Friday, February 19, 2010

Smoothing things out

We started going to Ele's Place when we returned from El Salvador and it has been a good experience so far. My situation is very different from a lot of the other spouses, but it is good to have that time set aside to talk. La Hija seems to enjoy it, and that's the most important part.

I am already planning my next trip down south. I miss it there. I miss my family and I miss the gentleman I spoke of in my last post. We have been talking regularly since my departure and our friendship has only grown. La Hija asks for him every day and talks to him regularly as well. Our relationship is a breath of fresh air. We are silly and laugh so much, but we tell each other everything... we are in very different places in our lives, but that seems to be ok at this point.

My late husband's sister is not doing well psychologically. She had been having problems since her brother died and they have not gotten any better. She was put under hospital observation last weekend after having some sort of sevre breakdown. I hope that things begin to smooth out for her. I could certainly tell that something was wrong when I was visiting the family. She secluded herself and her daughter for most of the day and began to think that the family members who were helping her were really out to get her. A few times she sat me down to talk about what I knew about my late husband's death and would not let the subject go until I was sobbing. A few times I tried to talk to her about getting some help (talking to someone or taking to a doctor about depression medications) but she said she was fine, even though I could see it in her eyes that she wasn't. It's sad.

I have been making an effort to start referring to my husband as "my late husband," which is probably pretty obvious by the last paragraph. I was trying to figure out what to call him. I feel like it's unhealthy to keep referring to him as my husband, especially if I am thinking about moving on emotionally. Calling him my husband means that I have *not* and *cannot* move on, at least in my mind. The only other term I'd remembered was "ex" and that doesn't seem to fit either (I realized this during the conversation I had with the immigration officer upon my return lol), so I actually had to look up how people refer to their deceased spouses on the internet!
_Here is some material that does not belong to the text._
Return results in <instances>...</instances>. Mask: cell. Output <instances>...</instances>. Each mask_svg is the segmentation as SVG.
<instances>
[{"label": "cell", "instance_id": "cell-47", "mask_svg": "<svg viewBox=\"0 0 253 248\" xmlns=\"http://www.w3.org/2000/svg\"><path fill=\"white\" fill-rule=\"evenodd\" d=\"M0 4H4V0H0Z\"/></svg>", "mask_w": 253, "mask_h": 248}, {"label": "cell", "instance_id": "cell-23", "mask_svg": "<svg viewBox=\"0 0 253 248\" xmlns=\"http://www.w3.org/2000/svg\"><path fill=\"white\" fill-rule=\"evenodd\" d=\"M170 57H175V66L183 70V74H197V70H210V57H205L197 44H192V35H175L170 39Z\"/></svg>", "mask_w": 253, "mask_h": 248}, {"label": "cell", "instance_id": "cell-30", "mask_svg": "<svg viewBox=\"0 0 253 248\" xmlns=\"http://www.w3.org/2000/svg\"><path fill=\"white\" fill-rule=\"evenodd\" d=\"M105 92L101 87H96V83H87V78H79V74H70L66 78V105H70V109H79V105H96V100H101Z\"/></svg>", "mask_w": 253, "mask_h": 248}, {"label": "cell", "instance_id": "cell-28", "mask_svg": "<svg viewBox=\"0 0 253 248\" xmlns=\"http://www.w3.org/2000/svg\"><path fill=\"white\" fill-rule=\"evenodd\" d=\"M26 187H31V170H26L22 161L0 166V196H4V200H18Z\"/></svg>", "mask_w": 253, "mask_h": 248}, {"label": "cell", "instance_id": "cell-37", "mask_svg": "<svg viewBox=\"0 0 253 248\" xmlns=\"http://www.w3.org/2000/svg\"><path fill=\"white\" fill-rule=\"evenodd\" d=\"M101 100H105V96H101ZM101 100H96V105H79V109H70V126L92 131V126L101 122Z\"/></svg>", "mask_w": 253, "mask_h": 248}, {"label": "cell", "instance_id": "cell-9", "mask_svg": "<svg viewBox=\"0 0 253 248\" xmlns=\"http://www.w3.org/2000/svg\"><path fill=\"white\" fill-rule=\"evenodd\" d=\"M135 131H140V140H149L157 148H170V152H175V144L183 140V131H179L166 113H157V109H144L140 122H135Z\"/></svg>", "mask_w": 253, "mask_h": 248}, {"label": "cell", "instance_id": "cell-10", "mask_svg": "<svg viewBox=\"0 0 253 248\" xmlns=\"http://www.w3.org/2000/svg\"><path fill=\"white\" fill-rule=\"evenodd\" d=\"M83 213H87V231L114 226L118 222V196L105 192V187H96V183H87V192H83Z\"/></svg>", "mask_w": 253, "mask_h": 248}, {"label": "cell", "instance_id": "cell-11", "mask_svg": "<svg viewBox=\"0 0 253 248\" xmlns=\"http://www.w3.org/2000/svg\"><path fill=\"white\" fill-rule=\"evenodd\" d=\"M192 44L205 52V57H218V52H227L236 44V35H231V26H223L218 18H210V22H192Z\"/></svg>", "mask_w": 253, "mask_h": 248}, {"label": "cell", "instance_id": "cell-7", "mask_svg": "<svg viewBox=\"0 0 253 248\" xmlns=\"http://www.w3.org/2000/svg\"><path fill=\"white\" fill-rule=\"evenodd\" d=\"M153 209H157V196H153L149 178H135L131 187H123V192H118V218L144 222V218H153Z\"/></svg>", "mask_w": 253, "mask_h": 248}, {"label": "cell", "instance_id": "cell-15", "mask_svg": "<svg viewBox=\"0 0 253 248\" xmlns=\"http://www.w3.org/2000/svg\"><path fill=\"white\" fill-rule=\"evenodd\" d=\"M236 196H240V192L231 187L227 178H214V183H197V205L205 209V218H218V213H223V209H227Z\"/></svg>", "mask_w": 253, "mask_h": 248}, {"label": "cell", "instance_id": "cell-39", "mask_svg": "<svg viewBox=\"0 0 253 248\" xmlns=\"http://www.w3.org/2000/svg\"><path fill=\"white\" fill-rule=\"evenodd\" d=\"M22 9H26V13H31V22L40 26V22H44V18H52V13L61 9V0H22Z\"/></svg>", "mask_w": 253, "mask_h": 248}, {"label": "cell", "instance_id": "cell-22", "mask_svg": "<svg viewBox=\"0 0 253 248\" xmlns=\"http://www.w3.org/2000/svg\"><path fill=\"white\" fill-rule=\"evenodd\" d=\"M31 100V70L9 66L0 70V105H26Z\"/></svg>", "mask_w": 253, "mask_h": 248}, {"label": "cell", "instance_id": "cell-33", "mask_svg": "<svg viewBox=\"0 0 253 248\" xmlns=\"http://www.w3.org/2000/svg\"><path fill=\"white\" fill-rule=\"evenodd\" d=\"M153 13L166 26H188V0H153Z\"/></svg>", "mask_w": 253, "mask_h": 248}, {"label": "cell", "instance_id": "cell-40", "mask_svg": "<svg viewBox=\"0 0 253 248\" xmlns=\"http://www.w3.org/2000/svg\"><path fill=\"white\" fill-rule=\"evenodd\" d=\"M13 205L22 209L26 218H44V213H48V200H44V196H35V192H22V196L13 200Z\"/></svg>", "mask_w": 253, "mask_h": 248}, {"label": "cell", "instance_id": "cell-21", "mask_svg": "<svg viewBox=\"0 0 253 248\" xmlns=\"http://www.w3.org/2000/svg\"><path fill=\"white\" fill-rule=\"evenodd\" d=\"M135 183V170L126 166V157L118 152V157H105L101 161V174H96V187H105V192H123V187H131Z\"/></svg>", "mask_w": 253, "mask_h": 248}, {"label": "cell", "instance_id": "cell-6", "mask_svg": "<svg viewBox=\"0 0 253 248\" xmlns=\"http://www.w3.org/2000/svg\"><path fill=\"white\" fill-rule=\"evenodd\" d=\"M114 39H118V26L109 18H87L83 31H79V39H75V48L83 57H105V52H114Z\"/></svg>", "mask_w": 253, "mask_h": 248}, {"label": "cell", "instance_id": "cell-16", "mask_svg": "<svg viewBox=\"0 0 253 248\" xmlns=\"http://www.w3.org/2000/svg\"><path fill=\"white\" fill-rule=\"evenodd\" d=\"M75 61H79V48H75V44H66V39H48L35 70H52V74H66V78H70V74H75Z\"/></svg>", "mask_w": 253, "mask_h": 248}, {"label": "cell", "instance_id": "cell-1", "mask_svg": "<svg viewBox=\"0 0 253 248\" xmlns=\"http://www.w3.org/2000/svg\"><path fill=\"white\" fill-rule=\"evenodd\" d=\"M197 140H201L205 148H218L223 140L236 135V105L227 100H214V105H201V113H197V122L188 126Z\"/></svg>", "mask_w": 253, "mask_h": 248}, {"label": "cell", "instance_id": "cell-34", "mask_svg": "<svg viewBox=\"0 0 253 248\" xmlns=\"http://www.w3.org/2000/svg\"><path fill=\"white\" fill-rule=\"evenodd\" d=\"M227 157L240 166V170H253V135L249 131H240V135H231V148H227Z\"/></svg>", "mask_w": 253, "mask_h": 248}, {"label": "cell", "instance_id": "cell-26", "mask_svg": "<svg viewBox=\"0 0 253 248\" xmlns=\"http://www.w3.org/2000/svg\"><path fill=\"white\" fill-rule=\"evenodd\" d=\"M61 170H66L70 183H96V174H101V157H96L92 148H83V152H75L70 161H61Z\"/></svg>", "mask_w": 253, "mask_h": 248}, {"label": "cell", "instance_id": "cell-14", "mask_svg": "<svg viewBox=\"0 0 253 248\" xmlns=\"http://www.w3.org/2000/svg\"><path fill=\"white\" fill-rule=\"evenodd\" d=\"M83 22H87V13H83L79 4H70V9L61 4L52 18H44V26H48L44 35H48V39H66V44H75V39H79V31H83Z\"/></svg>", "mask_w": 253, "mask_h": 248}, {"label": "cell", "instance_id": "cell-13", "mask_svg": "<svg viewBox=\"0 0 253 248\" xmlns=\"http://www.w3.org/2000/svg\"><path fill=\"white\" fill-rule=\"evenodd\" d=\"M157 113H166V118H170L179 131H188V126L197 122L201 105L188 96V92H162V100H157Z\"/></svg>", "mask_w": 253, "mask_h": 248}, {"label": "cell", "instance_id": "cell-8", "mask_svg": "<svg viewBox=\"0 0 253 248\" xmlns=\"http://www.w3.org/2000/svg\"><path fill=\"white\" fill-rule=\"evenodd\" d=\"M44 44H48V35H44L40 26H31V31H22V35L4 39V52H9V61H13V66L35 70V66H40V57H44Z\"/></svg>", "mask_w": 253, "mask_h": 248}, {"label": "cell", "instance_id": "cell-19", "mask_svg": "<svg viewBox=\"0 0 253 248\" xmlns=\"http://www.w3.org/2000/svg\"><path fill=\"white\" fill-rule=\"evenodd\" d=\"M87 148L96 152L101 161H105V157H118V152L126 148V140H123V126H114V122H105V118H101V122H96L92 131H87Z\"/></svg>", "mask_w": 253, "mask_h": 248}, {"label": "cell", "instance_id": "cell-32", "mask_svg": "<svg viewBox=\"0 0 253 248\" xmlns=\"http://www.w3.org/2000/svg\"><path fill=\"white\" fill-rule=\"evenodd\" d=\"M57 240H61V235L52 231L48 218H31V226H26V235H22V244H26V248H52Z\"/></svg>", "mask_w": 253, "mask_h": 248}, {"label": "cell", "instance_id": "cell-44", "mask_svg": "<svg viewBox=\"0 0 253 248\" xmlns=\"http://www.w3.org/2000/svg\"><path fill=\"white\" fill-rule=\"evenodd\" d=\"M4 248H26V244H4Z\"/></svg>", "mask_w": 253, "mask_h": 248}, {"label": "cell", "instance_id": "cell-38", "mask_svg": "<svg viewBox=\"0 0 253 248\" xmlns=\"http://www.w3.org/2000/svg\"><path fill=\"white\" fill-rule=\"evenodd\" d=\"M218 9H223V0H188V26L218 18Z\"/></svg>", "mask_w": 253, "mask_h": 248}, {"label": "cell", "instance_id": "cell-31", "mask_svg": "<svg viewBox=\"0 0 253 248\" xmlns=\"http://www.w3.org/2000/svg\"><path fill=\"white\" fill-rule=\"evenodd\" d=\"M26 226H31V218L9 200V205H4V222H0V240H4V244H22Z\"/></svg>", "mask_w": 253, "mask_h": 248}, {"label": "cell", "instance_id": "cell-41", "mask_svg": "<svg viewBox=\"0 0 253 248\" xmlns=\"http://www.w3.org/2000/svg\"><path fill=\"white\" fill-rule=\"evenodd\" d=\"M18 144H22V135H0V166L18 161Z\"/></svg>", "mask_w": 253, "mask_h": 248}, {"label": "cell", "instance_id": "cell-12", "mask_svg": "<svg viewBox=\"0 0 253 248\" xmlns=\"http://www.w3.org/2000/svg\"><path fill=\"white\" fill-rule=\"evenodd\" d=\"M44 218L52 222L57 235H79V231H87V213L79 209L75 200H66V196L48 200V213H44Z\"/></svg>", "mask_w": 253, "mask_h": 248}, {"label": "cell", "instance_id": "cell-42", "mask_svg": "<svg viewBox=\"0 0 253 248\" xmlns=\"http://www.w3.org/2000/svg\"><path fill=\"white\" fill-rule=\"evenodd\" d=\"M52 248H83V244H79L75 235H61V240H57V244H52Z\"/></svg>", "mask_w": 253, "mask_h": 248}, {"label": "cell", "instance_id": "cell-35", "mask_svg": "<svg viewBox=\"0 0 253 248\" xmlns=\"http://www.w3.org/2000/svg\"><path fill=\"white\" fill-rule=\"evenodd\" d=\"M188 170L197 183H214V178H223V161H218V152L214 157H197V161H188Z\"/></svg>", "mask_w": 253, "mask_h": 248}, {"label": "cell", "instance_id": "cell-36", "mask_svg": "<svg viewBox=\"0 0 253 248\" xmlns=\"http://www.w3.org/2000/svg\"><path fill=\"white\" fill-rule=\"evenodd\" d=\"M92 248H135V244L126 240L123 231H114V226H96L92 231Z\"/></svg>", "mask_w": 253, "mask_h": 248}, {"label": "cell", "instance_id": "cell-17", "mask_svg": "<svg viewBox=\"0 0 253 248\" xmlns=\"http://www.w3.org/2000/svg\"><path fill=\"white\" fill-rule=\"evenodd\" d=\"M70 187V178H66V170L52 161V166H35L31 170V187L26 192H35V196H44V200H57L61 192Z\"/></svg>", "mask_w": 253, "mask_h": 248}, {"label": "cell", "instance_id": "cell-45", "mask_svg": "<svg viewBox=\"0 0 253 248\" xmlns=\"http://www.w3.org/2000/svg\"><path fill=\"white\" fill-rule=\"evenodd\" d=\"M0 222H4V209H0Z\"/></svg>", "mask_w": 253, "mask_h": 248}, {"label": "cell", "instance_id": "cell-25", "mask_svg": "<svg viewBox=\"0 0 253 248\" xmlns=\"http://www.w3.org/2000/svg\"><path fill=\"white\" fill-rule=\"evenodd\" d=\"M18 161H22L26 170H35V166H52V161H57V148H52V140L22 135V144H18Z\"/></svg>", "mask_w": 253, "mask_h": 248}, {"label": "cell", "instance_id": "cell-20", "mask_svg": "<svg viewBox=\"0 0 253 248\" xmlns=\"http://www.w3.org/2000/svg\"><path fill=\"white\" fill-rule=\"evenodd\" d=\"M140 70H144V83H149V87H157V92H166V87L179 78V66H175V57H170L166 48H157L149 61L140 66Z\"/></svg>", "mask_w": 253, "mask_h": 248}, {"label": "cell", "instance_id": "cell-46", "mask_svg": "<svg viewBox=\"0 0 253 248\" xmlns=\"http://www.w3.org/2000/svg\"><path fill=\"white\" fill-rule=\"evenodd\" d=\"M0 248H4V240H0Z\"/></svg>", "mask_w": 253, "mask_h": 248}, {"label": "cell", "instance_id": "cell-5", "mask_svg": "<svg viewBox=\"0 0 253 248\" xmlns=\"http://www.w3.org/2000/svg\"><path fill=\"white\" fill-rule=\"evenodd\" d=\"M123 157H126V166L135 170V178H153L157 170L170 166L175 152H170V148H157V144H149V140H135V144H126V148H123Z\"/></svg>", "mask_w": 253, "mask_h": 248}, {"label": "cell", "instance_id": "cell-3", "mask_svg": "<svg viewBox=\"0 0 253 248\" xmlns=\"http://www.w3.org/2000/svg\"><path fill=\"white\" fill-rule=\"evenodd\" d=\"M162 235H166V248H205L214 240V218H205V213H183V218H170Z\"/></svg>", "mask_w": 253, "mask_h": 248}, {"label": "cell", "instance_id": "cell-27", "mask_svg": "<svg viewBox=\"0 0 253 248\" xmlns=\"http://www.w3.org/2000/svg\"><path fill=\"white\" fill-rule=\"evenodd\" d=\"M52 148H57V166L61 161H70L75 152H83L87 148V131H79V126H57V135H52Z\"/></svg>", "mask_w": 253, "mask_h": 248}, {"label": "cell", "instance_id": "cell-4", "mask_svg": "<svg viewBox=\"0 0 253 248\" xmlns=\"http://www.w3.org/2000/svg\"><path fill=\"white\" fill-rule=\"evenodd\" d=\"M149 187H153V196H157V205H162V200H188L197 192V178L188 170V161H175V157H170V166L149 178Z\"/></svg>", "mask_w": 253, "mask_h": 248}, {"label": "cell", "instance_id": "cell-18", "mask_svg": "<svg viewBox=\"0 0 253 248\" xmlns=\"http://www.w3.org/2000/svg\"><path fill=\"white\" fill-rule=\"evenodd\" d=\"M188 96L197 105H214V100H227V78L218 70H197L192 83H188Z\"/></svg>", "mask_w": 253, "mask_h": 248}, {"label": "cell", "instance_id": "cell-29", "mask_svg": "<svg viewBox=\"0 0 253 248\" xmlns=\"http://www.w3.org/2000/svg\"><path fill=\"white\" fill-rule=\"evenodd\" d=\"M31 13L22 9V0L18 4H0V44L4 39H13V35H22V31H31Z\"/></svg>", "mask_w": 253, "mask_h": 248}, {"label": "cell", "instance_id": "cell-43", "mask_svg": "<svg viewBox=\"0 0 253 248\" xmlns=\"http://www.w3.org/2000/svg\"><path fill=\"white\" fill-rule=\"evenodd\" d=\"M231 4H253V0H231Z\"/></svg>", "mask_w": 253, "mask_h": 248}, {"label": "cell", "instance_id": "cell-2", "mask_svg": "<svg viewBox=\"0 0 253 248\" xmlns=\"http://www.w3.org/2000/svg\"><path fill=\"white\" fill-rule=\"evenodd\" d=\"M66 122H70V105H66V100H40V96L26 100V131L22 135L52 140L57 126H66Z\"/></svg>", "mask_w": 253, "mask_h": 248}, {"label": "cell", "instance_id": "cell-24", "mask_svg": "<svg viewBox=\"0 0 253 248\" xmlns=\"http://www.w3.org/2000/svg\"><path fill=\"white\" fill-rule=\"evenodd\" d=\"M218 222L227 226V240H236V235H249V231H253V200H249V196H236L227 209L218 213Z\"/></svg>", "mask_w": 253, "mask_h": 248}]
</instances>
I felt so silly and ridiculous doing it, especially after I saw the term "late" because I coudln't believe I didn't remember that! Anyway, it seems to be working, but I have to remind myself all the time.


La Gringa said...

Just wanted to say hello. I've thought about you often even though I haven't had much time for blog reading in awhile. You and La Hija seem to be doing well and I'm so glad. Sorry to hear that your sister-in-law isn't doing so well. I hope that she will take your advice.

nadine said...

I'm reading your blog for the first time...very intense; and my heart goes out to you and your daughter. I am very concerned since my husband may be facing deportation after 25 years living in the states. We are not young anymore and i am caring for an aging parent and cannot leave. Our marriage would end not to mention I fear for his well being. Mi cunada lost her brother when he returned to Honduras. He was executed by who, we do not know. Reading your story; your loss and your recovery...well, it's so courageous - and thoughtful to share. I am glad to have found you and your blog and I hope you are finding peace and comfort in your life now.

aighmeigh said...

LG, thanks for swinging by! I think about you often as well, and have been keeping track of you as best as my schedule will allow. One of these days I'll have to comment instead of just reading!!

Nadine, please do not worry. If thee is one thing that I've learned from this whole deportation/separation experience, it's that love can endure if you are determine to allow it to do so. Does he still have family there? Friends that will help him find work? I think the big danger is not living there in general, but being a business owner or assocaited with a business owner. My husband refused to pay la renta and that was not a good idea. I am convinced that had he made some different choices with respect to the location of his business, things would be very different today. It is a beautiful country and I really love it there. The majority of the people there (gangsters obviously excluded) are incredibly welcoming and delightful to be around. Have faith that everything will work out, and you and your husband will make it work, however you must. My thoughts are with you and your family.

chicadedios25 said...

My thoughts are with you. I have not kept up on my blog reading and was shocked to see your post. You are one tough cookie and I admire you for carrying on for La hija.